Credit Application Prediction Using Machine Learning

A classification model designed to predict whether customers will apply for a credit product.

A machine learning project submitted as part of a university analytics module, designed to explore multiple modeling techniques and to conduct an in-depth evaluation and comparison of the resulting models.

This system demonstrates how predictive modeling can support decision-makers in identifying promising credit applicants, while reducing the risk of wasting resources on individuals who are unlikely to be approved for credit.

1. Business Problem — What Was the Challenge?

A bank wanted to identify which customers were likely to apply for a credit and to understand what factors influenced that decision. With these insights, the bank aimed to proactively engage high-potential customers and reduce the risk of losing them to competitors.

2. Approach & Method — How It Was Solved

The analysis used an anaonymous dataset that was given to us by the bank.

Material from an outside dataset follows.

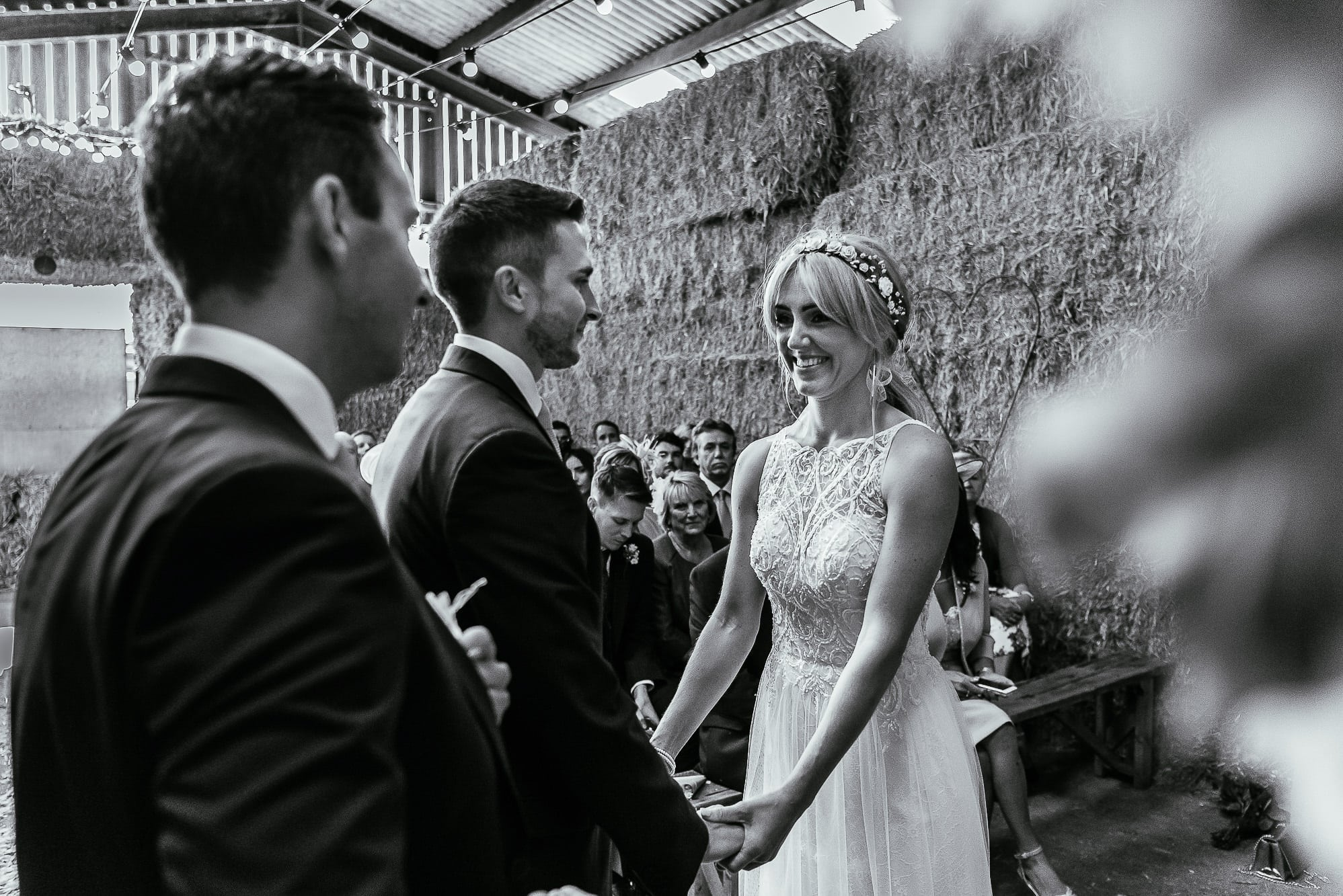 bride and groom laughing whilst saying vows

For confidentiality reasons, all variable names were excluded from the dataset, but all recorded observations for the project were present.

Techniques:

Data cleaning – removal of uninformative variables and missing values
Proportionality of target variable classes was assessed
Predictive modeling using logistic regression, support vector machine, random forest, and decision tree
Model evaluation using accuracy, recall, precision, F1, ROC-AUC, and evaluation graphs

3. Results & Business Insights

Among all models evaluated, the initial logistic regression achieved the highest recall score. Recall was selected as the primary evaluation metric because correctly identifying customers likely to apply for a credit product (the positive class) was the bank’s main objective. Failing to identify such customers would result in missed opportunities, making false negatives particularly costly.

Although the logistic regression model achieved a recall score of 78%, its precision was comparatively low at 28%. While the model successfully identified many true positive cases, a large proportion of its positive predictions were false positives. In practice, this means the model often classified customers as promising even when they were unlikely to apply for credit.

Performance comparison across all models.

5. Deployment

To reduce the number of false predictions while still capturing the majority of true positives, the model’s classification threshold was tuned using the F1 score. The F1 score balances precision and recall, ensuring that neither false negatives nor false positives dominate the model’s predictions.

The goal was to develop a model that avoids producing excessive false positives, as these would lead the bank to waste resources targeting customers with little or no interest in applying for a credit product.

After threshold tuning, the final logistic regression model achieved a recall score of 52% and a precision score of 48%.

In practice, this model could be implemented in the bank’s customer relationship management department to support decision-making around credit applicants. Predicted approval scores could help relationship managers prioritize high-potential clients, enabling more efficient use of time and resources while maintaining control over credit risk.

Confusion matrix of the tuned logistic regression model.

6. Resources

Below you can find a PDF containing all the code used for this project, along with the relevant evaluation graphs.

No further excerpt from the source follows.